Buyse said he hopes the new Living in Recovery project helps tip the odds in the favor of people who want to change. “They need a place to go and build a new life for themselves,” he said.

“It’s not a program, it’s a community that’s peer-driven and peer-led,” Buyse said. “It offers a lot more choices for people coming into recovery.”

Erin Forbush, ServiceNET’s director of operations, said the recovery center bolts a new approach onto existing 12-step programs. Philosophically, the center will accept “all pathways” that help people end substance abuse.

Forbush called the center “a place for individuals of like minds to come together.”

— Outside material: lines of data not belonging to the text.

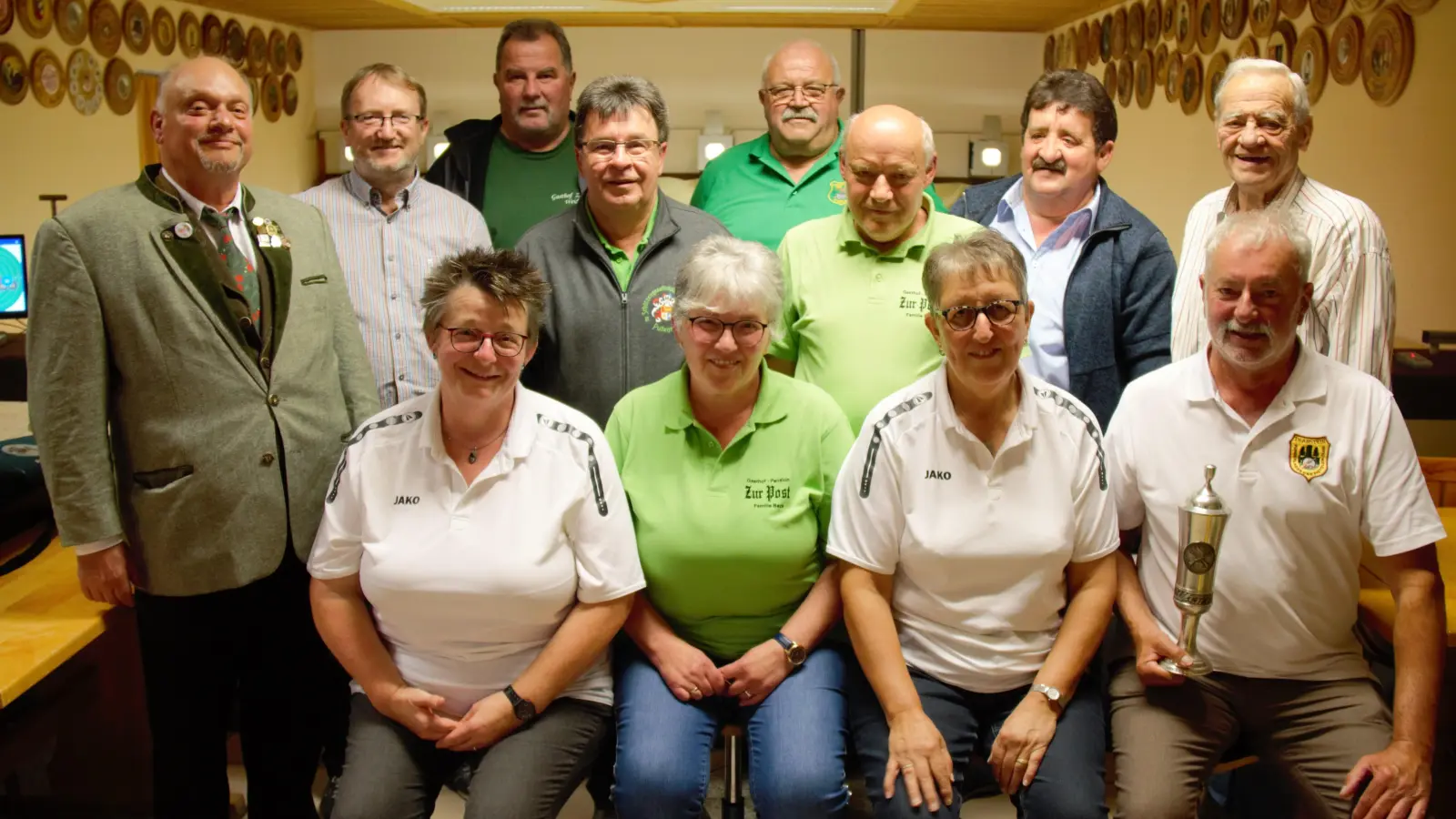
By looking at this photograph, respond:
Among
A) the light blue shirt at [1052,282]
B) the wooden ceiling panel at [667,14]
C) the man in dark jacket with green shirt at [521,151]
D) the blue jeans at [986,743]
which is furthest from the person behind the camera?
the wooden ceiling panel at [667,14]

Sacchetti said that to remain in recovery, people often need help overcoming problems that might seem to have little connection to substance abuse, but are trapdoors. One is child custody disputes, an emotionally fraught issue that can trip people up. The center may bring in an attorney or child welfare worker to help advise participants.

“It’s done in a safe setting where they will not be judged,” Sacchetti said. “For some people it could push them back into using. Most people aren’t in a position to afford a good attorney.”

Buyse said that while 12-step programs have typically attracted people in their 40s and 50s, the recovery field now needs to accommodate younger people, in part due to stepped-up professional and family intervention.

“Now there are so many more young people. People are getting into recovery early,” he said.

ServiceNET will be a tenant in the building, which Malins administers.

In another recent project, Buyse has been running programs to train recovery coaches. The renovations will help provide quarters for future classes.